**Stored data**
========================================

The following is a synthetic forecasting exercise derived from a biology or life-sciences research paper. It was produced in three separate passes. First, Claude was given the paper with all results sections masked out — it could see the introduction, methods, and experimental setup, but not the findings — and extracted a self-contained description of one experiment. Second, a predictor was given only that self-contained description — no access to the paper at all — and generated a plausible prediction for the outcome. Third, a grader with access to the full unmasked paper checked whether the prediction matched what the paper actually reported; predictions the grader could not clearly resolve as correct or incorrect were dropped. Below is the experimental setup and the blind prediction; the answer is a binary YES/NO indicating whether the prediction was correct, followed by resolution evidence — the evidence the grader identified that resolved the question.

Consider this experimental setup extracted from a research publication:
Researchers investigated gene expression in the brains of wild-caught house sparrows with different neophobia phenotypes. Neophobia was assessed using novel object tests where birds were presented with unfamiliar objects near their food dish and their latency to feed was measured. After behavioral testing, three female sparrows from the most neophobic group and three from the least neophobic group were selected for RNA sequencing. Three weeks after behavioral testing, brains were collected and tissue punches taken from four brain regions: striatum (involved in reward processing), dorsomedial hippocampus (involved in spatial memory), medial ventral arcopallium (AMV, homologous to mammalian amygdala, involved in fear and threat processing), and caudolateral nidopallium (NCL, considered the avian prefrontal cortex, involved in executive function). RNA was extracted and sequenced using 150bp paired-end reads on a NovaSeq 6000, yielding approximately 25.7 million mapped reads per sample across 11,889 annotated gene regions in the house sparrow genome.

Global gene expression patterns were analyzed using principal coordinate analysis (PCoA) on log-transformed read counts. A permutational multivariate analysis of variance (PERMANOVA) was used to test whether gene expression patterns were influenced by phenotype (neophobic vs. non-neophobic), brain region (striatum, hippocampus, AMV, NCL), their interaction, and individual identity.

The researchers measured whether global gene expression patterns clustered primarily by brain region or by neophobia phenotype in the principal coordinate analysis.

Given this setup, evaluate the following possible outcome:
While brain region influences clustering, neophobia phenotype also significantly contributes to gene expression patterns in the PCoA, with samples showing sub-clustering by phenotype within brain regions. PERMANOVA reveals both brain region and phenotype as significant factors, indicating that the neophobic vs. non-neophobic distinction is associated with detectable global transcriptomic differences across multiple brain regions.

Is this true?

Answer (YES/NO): YES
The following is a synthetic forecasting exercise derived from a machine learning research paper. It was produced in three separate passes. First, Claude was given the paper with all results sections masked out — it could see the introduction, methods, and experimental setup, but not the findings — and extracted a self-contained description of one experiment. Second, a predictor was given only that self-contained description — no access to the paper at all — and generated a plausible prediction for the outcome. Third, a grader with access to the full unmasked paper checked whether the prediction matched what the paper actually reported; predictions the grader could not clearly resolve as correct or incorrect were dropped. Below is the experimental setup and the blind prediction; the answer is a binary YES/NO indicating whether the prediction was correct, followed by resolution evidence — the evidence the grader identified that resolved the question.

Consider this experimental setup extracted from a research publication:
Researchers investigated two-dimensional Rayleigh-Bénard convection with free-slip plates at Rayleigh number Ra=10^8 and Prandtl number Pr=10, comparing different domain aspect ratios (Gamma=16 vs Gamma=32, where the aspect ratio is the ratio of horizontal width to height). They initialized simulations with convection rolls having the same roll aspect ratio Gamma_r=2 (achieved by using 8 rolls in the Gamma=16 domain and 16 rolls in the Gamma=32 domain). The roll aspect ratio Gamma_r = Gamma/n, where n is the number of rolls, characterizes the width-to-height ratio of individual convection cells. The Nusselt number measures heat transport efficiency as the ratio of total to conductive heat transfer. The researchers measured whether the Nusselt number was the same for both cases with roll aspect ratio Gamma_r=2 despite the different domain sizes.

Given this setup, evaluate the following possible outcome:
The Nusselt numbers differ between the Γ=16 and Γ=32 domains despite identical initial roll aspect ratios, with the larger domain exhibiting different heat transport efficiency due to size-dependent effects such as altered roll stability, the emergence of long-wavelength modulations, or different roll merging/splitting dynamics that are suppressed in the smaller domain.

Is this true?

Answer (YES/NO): NO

========================================

**Work to complete**
All of the data above needs to be transcribed verbatim.

**Exercise response**
The following is a synthetic forecasting exercise derived from a biology or life-sciences research paper. It was produced in three separate passes. First, Claude was given the paper with all results sections masked out — it could see the introduction, methods, and experimental setup, but not the findings — and extracted a self-contained description of one experiment. Second, a predictor was given only that self-contained description — no access to the paper at all — and generated a plausible prediction for the outcome. Third, a grader with access to the full unmasked paper checked whether the prediction matched what the paper actually reported; predictions the grader could not clearly resolve as correct or incorrect were dropped. Below is the experimental setup and the blind prediction; the answer is a binary YES/NO indicating whether the prediction was correct, followed by resolution evidence — the evidence the grader identified that resolved the question.

Consider this experimental setup extracted from a research publication:
Researchers investigated gene expression in the brains of wild-caught house sparrows with different neophobia phenotypes. Neophobia was assessed using novel object tests where birds were presented with unfamiliar objects near their food dish and their latency to feed was measured. After behavioral testing, three female sparrows from the most neophobic group and three from the least neophobic group were selected for RNA sequencing. Three weeks after behavioral testing, brains were collected and tissue punches taken from four brain regions: striatum (involved in reward processing), dorsomedial hippocampus (involved in spatial memory), medial ventral arcopallium (AMV, homologous to mammalian amygdala, involved in fear and threat processing), and caudolateral nidopallium (NCL, considered the avian prefrontal cortex, involved in executive function). RNA was extracted and sequenced using 150bp paired-end reads on a NovaSeq 6000, yielding approximately 25.7 million mapped reads per sample across 11,889 annotated gene regions in the house sparrow genome.

Global gene expression patterns were analyzed using principal coordinate analysis (PCoA) on log-transformed read counts. A permutational multivariate analysis of variance (PERMANOVA) was used to test whether gene expression patterns were influenced by phenotype (neophobic vs. non-neophobic), brain region (striatum, hippocampus, AMV, NCL), their interaction, and individual identity.

The researchers measured whether global gene expression patterns clustered primarily by brain region or by neophobia phenotype in the principal coordinate analysis.

Given this setup, evaluate the following possible outcome:
While brain region influences clustering, neophobia phenotype also significantly contributes to gene expression patterns in the PCoA, with samples showing sub-clustering by phenotype within brain regions. PERMANOVA reveals both brain region and phenotype as significant factors, indicating that the neophobic vs. non-neophobic distinction is associated with detectable global transcriptomic differences across multiple brain regions.

Is this true?

Answer (YES/NO): YES
The following is a synthetic forecasting exercise derived from a machine learning research paper. It was produced in three separate passes. First, Claude was given the paper with all results sections masked out — it could see the introduction, methods, and experimental setup, but not the findings — and extracted a self-contained description of one experiment. Second, a predictor was given only that self-contained description — no access to the paper at all — and generated a plausible prediction for the outcome. Third, a grader with access to the full unmasked paper checked whether the prediction matched what the paper actually reported; predictions the grader could not clearly resolve as correct or incorrect were dropped. Below is the experimental setup and the blind prediction; the answer is a binary YES/NO indicating whether the prediction was correct, followed by resolution evidence — the evidence the grader identified that resolved the question.

Consider this experimental setup extracted from a research publication:
Researchers investigated two-dimensional Rayleigh-Bénard convection with free-slip plates at Rayleigh number Ra=10^8 and Prandtl number Pr=10, comparing different domain aspect ratios (Gamma=16 vs Gamma=32, where the aspect ratio is the ratio of horizontal width to height). They initialized simulations with convection rolls having the same roll aspect ratio Gamma_r=2 (achieved by using 8 rolls in the Gamma=16 domain and 16 rolls in the Gamma=32 domain). The roll aspect ratio Gamma_r = Gamma/n, where n is the number of rolls, characterizes the width-to-height ratio of individual convection cells. The Nusselt number measures heat transport efficiency as the ratio of total to conductive heat transfer. The researchers measured whether the Nusselt number was the same for both cases with roll aspect ratio Gamma_r=2 despite the different domain sizes.

Given this setup, evaluate the following possible outcome:
The Nusselt numbers differ between the Γ=16 and Γ=32 domains despite identical initial roll aspect ratios, with the larger domain exhibiting different heat transport efficiency due to size-dependent effects such as altered roll stability, the emergence of long-wavelength modulations, or different roll merging/splitting dynamics that are suppressed in the smaller domain.

Is this true?

Answer (YES/NO): NO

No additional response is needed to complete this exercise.